[Text passage]
::::::::::

Gains from the alienation of any property other than that referred to in paragraphs 1, 2, 3, 4 and 5 shall be taxable only in the Contracting State of which the alienator is a resident.

Article 14. INCOME FROM EMPLOYMENT

Subject to the provisions of Articles 15, 17 and 18, salaries, wages and other similar remuneration derived by a resident of a Contracting State in respect of an employment shall be taxable only in that State unless the employment is exercised in the other Contracting State. If the employment is so exercised, such remuneration as is derived therefrom may be taxed in that other State.

Notwithstanding the provisions of paragraph 1, remuneration derived by a resident of a Contracting State in respect of an employment exercised in the other Contracting State shall be taxable only in the first-mentioned State if:

  • the recipient is present in the other State for a period or periods not exceeding in the aggregate 183 days in any twelve month period commencing or ending in the fiscal year concerned, and
  • the remuneration is paid by, or on behalf of, an employer who is not a resident of the other State, and
  • the remuneration is not borne by a permanent establishment which the employer has in the other State.

Notwithstanding the preceding provisions of this Article, remuneration derived by a resident of a Contracting State in respect of an employment exercised aboard a ship or aircraft operated in international traffic, may be taxed in the Contracting State in which the place of effective management of the enterprise is situated.

Article 15. DIRECTORS’ FEES

Directors’ fees and other similar payments derived by a resident of a Contracting State in his capacity as a member of the board of directors of a company which is a resident of the other Contracting State may be taxed in that other State.

Article 16. ARTISTES AND SPORTSPERSONS

Notwithstanding the provisions of Articles 7 and 14, income derived by a resident of a Contracting State as an entertainer, such as a theatre, motion picture, radio or television artiste, or a musician, or as a sportsperson, from his personal activities as such exercised in the other Contracting State, may be taxed in that other State.

Where income in respect of personal activities exercised by an entertainer or a sportsperson in his capacity as such accrues not to fine entertainer or sportsperson but to another person, that income may, notwithstanding the provisions of Articles 7 and 14, be taxed in the Contracting State in which the activities of the entertainer or sportsperson are exercised.

Notwithstanding the provisions of paragraphs 1 and 2, income derived from the activities exercised by artistes or sportspersons in a Contracting State where the visit to that State is financed from public funds of the other State or a political subdivision, local authority or administrative-territorial unit thereof or by a public agency of that other State or subdivision, authority or unit and the activity is carried out other than for the purpose of profit shall be exempt from tax in the Contracting State in which these activities are exercised.

::::::::::

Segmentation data
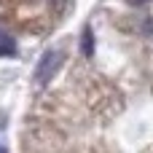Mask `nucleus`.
I'll return each instance as SVG.
<instances>
[{"mask_svg":"<svg viewBox=\"0 0 153 153\" xmlns=\"http://www.w3.org/2000/svg\"><path fill=\"white\" fill-rule=\"evenodd\" d=\"M0 153H8V151H5V145H0Z\"/></svg>","mask_w":153,"mask_h":153,"instance_id":"4","label":"nucleus"},{"mask_svg":"<svg viewBox=\"0 0 153 153\" xmlns=\"http://www.w3.org/2000/svg\"><path fill=\"white\" fill-rule=\"evenodd\" d=\"M59 65H62V54L56 51V48H51V51H46L43 56H40V62H38V67H35V83H48L51 78H54V73L59 70Z\"/></svg>","mask_w":153,"mask_h":153,"instance_id":"1","label":"nucleus"},{"mask_svg":"<svg viewBox=\"0 0 153 153\" xmlns=\"http://www.w3.org/2000/svg\"><path fill=\"white\" fill-rule=\"evenodd\" d=\"M13 54H16V40L5 30H0V56H13Z\"/></svg>","mask_w":153,"mask_h":153,"instance_id":"2","label":"nucleus"},{"mask_svg":"<svg viewBox=\"0 0 153 153\" xmlns=\"http://www.w3.org/2000/svg\"><path fill=\"white\" fill-rule=\"evenodd\" d=\"M91 51H94V46H91V30H86L83 32V54L91 56Z\"/></svg>","mask_w":153,"mask_h":153,"instance_id":"3","label":"nucleus"}]
</instances>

::::::::::

[Task set]
- a) List every article heading, with its number, that appears in the passage on taxation between Contracting States.
- b) Reproduce verbatim the portion of the passage on taxation between Contracting States from "Gains from the" up to and including "therefrom may be taxed in that other State.".
- c) Under the passage on taxation between Contracting States, what is the longest aggregate period a recipient may be present in the other State while still meeting the first condition for being taxed only in the first-mentioned State?
The segmentation data is not required for this work.

[Full solutions]
- a)
Article 14. INCOME FROM EMPLOYMENT
Article 15. DIRECTORS’ FEES
Article 16. ARTISTES AND SPORTSPERSONS

- b)
Gains from the alienation of any property other than that referred to in paragraphs 1, 2, 3, 4 and 5 shall be taxable only in the Contracting State of which the alienator is a resident.

Article 14. INCOME FROM EMPLOYMENT

Subject to the provisions of Articles 15, 17 and 18, salaries, wages and other similar remuneration derived by a resident of a Contracting State in respect of an employment shall be taxable only in that State unless the employment is exercised in the other Contracting State. If the employment is so exercised, such remuneration as is derived therefrom may be taxed in that other State.

- c) A period or periods not exceeding 183 days in the aggregate in any twelve month period commencing or ending in the fiscal year concerned.